_Things to do_.
1: Rewrite the forum passage on splitting code files from "Code should not" to "not refactored entirely.", renaming "templating" to "routing".
2: Write what comes next in the forum discussion about organizing PHP code, starting after its last sentence.

_Passage_.

##############################

Code should not be split according to number of lines of code, it should be split according to functionality. Parts of your code that handle, say, templating, should go in different files (and possibly directories) than parts that handle, say, authentication. If you have a file that's thousands of lines long, it's almost certainly doing way too much and needs to be split up, if not refactored entirely.
Maybe you should start using classes then.
BTW, I definitely split the PHP code files at 1000 lines of code.
Use classes and OO programming. I have been to an workshop once "make love to your code" that stated to avoid functions that are longer as the space on your monitor (you should not scroll to look at the whole function)
Even quite large code files can be reasonably easy to manage if you organise them well. You should keep your functions short, keep related functions together, and name them well.
You will also find it easier to manage if you use an IDE with a function lookup table - I use Netbeans, and on the left hand side it gives me a panel with quick links to all the functions in my current file. It also gives me the ability to click on a line where a function is called and jump to the declaration (anwhere in the project).
On the other hand, if you have code files several thousand lines long which consist of a single function, then yes, the odds are it will be very hard to manage, an no amount of IDE cleverness will help.
Related
I started a small project for me and a few friends to edit a few tables in a multi-database (mysql). Now the project is over several hundred pages and while it looks incredible on the ouside, it is stating to feel cluttered inside. no structure. here is what we have:
3 databases
several hundred tables make up the three DB.
The php project is designed to make it easy to edit these tables instead of manually.
does anyone have a suggestion how to organize the code. I a starting to see repeated includes at the top of files, certain code is starting to repeat (I have functions for the more common ones)
I would like to stay away from "CLASS" type programming (unless you feel this might be best) only because it is an open source project and some of my friends are not that great at php, so want to keep it simple. but for organization, I could go to class style.
my biggest concerns is that the majority of pages (the html part) are tons of cut and paste. so each page is like the other. not sure how to consolidate those efficiently. I think once that part is figured out, the php code will trim up as well.
thanks
I'd go for the Object Oriented style here (or class type programming as you said :)). This will cut your code massively, it will also help if you need to change a function which is on multiple pages rather than changing multiple functions.
Your friends will thank you in the long run, especially when they embrace the goodness of OO.
If you mean "CLASS" as in OOP (Object Oriented Programming) it's definitely something you should consider. Arranging methods in objects is very convenient once you get used to it, when you have discovered the autoloader you'll know why.
You should also take a look on the market of MVC frameworks. MVC stands for Model, View and Controller and is a fairly common pattern amongst applications. I'd recommend looking at CodeIgniter which is very easy to get started with, even without an extensive PHP career.
If you by any chance would stick to the 100% interpreted, in other words: spaghetti and functions. I'd split everything in to files grouped by their area of functionality. Like: media.php, database.php et.c. Take a look at WordPress and the wp-includes folder and see how they've solved it. Good luck!

##############################

(Extracted records)
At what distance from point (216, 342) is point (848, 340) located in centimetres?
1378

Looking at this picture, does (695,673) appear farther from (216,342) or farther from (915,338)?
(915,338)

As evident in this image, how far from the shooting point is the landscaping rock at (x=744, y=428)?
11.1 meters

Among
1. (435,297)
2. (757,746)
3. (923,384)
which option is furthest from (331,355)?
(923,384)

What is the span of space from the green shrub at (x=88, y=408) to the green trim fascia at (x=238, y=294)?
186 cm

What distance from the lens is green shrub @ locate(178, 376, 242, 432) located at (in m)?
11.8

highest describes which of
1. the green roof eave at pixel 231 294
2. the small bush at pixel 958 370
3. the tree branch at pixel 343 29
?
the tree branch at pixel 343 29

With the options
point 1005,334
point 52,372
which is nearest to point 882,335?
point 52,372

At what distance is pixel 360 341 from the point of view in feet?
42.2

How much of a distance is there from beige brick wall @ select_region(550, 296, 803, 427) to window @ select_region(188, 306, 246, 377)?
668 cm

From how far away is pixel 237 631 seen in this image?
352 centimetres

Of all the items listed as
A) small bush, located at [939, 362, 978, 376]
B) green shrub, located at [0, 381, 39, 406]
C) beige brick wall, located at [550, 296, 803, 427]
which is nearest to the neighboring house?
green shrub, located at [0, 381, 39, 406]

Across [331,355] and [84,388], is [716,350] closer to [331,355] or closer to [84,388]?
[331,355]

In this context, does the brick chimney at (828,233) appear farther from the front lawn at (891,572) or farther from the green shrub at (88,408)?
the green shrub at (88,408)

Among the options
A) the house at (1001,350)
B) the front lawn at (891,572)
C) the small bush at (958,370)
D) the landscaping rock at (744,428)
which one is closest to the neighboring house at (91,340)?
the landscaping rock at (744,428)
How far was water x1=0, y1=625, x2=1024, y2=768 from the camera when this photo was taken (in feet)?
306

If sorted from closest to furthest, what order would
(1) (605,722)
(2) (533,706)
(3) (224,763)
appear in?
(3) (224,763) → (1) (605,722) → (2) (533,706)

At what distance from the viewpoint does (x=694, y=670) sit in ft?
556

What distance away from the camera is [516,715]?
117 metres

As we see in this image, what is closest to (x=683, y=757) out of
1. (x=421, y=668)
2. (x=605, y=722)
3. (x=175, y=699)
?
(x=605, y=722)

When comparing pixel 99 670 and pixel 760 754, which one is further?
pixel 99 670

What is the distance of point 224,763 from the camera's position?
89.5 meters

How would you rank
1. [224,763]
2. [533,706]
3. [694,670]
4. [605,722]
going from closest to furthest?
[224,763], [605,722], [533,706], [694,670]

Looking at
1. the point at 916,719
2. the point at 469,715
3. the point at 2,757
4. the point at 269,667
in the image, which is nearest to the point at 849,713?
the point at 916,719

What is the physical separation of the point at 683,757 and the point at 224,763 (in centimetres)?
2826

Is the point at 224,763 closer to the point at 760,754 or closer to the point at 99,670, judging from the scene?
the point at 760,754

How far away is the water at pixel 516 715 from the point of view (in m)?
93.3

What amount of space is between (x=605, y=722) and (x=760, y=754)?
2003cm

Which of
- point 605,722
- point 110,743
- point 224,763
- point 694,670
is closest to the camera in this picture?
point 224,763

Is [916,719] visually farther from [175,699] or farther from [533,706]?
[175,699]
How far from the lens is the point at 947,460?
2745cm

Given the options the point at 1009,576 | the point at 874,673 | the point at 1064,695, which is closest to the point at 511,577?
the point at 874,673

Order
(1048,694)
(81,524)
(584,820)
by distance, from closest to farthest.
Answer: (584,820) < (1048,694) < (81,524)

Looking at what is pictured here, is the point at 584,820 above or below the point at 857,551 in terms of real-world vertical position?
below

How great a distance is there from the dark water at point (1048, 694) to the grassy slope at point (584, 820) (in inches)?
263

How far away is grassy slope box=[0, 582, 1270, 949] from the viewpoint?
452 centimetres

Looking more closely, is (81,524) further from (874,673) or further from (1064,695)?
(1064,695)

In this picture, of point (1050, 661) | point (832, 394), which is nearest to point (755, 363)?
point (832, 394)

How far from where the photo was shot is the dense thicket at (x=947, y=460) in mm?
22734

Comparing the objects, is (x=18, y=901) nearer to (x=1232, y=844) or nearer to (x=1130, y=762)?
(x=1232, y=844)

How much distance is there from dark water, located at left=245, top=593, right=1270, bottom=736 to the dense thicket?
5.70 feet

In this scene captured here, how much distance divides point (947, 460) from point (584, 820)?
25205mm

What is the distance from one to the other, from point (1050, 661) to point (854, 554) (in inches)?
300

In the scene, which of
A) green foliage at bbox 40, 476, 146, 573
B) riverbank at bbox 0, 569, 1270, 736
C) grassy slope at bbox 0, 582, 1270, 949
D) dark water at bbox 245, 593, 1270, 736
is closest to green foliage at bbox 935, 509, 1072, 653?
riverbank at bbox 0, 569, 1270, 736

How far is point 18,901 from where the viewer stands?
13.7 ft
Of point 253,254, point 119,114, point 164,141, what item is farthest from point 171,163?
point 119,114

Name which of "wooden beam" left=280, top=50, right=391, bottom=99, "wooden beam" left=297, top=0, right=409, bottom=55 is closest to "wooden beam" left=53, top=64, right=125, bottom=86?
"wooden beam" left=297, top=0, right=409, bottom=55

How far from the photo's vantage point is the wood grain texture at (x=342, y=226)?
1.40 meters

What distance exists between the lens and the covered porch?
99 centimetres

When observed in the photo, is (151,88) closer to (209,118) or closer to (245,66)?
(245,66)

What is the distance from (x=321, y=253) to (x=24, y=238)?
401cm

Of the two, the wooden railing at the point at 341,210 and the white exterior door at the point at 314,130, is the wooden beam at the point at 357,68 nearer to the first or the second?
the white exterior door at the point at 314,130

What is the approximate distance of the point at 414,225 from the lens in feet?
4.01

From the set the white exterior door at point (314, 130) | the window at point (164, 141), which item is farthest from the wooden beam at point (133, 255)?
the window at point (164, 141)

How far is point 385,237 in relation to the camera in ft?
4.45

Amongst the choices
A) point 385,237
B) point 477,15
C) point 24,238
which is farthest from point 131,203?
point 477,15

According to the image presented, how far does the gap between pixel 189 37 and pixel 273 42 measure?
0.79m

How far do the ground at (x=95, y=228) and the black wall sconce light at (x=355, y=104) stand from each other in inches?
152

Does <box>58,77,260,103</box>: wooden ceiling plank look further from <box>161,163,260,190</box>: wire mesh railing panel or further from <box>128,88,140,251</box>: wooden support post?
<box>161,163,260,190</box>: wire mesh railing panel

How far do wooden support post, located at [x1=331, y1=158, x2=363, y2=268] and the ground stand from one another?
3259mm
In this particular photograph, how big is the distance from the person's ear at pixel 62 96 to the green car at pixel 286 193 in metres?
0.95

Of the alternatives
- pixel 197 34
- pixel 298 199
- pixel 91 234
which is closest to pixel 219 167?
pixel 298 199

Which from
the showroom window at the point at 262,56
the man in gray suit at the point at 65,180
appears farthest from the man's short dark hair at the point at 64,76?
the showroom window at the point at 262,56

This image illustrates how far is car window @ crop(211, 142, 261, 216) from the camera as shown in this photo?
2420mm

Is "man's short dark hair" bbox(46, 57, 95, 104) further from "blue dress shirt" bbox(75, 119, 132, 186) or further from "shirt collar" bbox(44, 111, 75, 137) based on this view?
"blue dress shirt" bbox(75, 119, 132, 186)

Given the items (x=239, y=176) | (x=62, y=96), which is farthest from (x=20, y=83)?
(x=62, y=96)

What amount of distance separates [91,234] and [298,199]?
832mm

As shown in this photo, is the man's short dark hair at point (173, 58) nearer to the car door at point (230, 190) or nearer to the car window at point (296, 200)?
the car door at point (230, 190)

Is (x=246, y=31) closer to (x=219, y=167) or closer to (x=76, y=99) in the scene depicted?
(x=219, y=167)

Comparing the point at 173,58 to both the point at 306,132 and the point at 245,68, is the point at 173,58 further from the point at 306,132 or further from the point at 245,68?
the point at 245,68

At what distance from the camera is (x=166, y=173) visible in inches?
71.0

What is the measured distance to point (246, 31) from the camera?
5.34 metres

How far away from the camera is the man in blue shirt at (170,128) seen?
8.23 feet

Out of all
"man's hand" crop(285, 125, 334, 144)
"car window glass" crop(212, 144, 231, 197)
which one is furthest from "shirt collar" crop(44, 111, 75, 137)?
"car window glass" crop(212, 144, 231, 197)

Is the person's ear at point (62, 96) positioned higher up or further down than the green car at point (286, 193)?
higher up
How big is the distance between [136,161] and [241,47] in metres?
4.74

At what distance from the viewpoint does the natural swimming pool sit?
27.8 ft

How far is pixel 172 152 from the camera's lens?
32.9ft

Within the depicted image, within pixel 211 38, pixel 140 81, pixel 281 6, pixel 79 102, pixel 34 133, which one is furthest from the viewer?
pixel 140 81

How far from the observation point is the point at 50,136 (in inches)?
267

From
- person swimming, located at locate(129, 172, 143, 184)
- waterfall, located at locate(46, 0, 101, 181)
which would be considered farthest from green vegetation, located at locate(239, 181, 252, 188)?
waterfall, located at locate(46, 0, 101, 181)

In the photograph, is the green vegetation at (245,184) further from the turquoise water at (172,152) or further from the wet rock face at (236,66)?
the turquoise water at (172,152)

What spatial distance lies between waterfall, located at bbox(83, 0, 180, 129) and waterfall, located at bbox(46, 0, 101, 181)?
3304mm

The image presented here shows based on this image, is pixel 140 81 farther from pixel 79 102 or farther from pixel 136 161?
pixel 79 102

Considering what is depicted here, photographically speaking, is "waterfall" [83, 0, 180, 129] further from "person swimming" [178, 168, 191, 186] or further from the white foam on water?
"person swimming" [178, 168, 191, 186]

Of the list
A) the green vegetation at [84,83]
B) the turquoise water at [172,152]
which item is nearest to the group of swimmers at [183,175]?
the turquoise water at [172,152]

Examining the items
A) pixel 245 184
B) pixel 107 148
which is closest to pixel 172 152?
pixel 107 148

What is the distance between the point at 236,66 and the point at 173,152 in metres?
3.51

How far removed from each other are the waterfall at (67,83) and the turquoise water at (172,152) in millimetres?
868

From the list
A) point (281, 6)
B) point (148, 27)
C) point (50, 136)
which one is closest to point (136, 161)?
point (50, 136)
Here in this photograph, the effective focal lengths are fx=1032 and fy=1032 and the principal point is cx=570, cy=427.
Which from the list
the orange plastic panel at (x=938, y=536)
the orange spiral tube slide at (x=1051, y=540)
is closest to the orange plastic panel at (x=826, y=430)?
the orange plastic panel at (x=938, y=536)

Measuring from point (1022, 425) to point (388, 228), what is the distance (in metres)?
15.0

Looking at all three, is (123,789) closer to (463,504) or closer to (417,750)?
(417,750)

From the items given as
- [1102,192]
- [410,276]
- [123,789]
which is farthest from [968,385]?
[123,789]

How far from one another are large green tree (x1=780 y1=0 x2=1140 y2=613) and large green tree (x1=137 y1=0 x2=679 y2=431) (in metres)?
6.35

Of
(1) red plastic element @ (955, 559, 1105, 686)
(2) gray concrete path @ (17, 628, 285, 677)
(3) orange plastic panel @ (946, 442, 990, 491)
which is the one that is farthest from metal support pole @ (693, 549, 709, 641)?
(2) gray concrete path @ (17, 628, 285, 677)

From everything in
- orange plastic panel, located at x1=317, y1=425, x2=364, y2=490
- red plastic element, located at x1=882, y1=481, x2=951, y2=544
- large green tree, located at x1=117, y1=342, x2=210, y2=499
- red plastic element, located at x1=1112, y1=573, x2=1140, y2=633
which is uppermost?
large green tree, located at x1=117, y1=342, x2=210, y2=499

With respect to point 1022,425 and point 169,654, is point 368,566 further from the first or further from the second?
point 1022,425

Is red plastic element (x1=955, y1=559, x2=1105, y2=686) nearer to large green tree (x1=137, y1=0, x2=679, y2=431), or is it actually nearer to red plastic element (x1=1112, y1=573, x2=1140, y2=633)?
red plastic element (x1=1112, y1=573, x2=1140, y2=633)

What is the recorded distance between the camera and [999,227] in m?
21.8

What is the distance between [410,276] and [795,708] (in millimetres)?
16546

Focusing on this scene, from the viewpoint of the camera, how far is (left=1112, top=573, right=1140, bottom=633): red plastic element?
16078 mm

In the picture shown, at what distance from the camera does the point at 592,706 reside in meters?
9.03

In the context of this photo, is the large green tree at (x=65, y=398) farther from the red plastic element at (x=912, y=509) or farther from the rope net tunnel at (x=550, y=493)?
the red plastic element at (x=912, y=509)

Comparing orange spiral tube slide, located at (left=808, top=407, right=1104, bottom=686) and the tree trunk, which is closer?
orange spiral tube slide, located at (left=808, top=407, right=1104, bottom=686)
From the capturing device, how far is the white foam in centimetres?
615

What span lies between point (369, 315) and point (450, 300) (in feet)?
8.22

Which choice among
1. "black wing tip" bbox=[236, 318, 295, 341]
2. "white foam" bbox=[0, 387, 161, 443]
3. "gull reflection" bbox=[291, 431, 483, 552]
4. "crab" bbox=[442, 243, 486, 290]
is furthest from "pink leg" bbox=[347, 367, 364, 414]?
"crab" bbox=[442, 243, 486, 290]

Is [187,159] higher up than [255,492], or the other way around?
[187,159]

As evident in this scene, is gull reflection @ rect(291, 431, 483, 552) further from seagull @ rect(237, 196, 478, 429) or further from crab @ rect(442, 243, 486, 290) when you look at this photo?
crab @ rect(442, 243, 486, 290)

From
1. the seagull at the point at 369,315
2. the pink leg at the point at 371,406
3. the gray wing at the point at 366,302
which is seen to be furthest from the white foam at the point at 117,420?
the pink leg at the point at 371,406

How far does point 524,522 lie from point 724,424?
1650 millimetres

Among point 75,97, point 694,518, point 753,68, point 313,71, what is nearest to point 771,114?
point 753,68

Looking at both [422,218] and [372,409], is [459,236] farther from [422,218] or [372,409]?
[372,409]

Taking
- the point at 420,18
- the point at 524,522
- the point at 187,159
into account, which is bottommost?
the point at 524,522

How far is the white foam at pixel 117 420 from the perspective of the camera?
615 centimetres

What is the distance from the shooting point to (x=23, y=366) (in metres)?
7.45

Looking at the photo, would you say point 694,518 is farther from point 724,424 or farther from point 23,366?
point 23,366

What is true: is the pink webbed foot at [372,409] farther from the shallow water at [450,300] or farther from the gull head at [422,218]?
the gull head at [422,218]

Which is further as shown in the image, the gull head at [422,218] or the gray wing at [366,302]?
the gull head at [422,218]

##############################

_Responses to the tasks_.
1:
Code should not be split according to number of lines of code, it should be split according to functionality. Parts of your code that handle, say, routing, should go in different files (and possibly directories) than parts that handle, say, authentication. If you have a file that's thousands of lines long, it's almost certainly doing way too much and needs to be split up, if not refactored entirely.

2:
There are a lot of things you can do differently here. Here are three to get you started:
You're going to have to move to object-oriented programming, especially if you're wanting to go the route of code organization. Keep with the DRY principle at all times.
With that in mind, check out a good frameowrk. I would recommend CodeIgniter. The MVC design pattern will remove a lot of the redundancy in your code if you use it correctly. If you choose to not go down the framework route, I would definitely look at some templating libraries to help you out.
Normalize your database. This will help you remove redundant model code.
My suggestion is to use a XML-like abstraction layer for all the database fields and also use OOP where you can and understand. You can use XML-File-configuration to separate the database-logic and you can use the php XML-extension to parse it. Now if you have your XML-tree in the memory you can parse it again with an engine to output the html stuff. I use this a lot for example TYPO3 uses this too, but not a XML but a very large array. And also using this you can create your own XML-language and attribute. It's a bit like XLST but not as deep but it's better then TYPO3.
Closed. This question needs to be more focused. It is not currently accepting answers.
Want to improve this question? Update the question so it focuses on one problem only by editing this post.
Closed 8 years ago.
Improve this question
I've already awarded a 100 point bounty to mario's answer, but might start a second 100 point bounty if I see new good answers coming in. This is why I'm keeping the question open and will not choose a final answer, despite having awarded the bounty to mario.
This might seem like a simple question (study the code and refactor) but I'm hoping those with lots more experience can give me some solid advice.
The library is an open source 20,000 line library that's all in a single file and which I haven't written myself. The code looks badly written and the single file is even a bigger problem, because it freezes eclipse for half a minute at least every time I want to make a change, which is one of the reasons I think it's worth it to refactor this library into smaller classes.
So aside from reading the code and trying to understand it, are there common (or not so common) tips when refactoring a library such as this? What do you advise to make my life a little easier?
Thanks to everyone for your comments.
A few generic principles apply:
Divide and conquer. Split the file into smaller, logical libraries and function groupings. You will learn more about the library this way, and make it easier to understand and test incrementally.
Remove duplication. Look for repeated functions and concepts, and replace them with standard library functions, or centralized functions within the library.
Add consistency. Smooth out parameters and naming.
Add unit tests. This is the most important part of refactoring a library. Use jUnit (or similar), and add tests that you can use to verify that the functions are both correct, and that they have not changed.
Add docs. Document your understanding of the consistent, improved library as you write your tests.
If the code is badly written, it is likely that it has a lot of cloning. Finding and getting rid of the clones would then likely make it a lot more maintainable as well as reducing its size.
You can find a variety of clone detectors, these specifically for PHP:
Bergmann's PHPCPD
SourceForge PMD
Our CloneDR
ranked in least-to-most capability order (IMHO with my strong personal self-interest in CloneDR) in terms of qualitatively different ability to detect interesting clones.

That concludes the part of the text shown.